**INSTRUCTIONS FOR THE TASK**
Retype the lines from the one containing "Between these two" through the last line, keeping every character unchanged.

_____

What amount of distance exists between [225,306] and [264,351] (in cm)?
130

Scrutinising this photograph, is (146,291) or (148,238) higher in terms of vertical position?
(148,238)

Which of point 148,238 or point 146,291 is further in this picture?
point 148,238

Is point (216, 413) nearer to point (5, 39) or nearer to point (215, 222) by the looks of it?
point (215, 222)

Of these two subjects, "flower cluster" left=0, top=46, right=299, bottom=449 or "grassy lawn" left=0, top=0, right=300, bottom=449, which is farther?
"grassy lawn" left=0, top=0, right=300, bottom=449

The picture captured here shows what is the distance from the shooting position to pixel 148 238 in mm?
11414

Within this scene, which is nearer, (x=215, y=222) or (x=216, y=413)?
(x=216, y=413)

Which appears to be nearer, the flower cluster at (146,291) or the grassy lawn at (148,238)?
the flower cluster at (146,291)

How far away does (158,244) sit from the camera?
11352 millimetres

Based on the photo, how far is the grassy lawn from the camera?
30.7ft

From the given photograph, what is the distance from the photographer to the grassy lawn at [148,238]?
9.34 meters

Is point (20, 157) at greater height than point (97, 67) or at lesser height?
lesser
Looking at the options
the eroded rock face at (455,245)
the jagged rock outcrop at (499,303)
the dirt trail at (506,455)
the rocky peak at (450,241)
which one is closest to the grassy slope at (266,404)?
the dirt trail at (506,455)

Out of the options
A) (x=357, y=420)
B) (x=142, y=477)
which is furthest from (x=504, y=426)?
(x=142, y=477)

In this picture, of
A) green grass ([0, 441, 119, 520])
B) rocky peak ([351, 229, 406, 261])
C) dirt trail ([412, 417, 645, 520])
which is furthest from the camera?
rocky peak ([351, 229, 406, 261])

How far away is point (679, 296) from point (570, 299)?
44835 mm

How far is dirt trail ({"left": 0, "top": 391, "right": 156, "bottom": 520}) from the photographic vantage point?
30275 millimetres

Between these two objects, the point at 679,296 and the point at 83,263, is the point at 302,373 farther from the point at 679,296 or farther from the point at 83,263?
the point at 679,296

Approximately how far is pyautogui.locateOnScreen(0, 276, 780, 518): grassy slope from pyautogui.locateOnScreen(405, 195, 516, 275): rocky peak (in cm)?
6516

_____

**COMPLETED EXERCISE**
Between these two objects, the point at 679,296 and the point at 83,263, is the point at 302,373 farther from the point at 679,296 or farther from the point at 83,263?
the point at 679,296

Approximately how far is pyautogui.locateOnScreen(0, 276, 780, 518): grassy slope from pyautogui.locateOnScreen(405, 195, 516, 275): rocky peak (in cm)?
6516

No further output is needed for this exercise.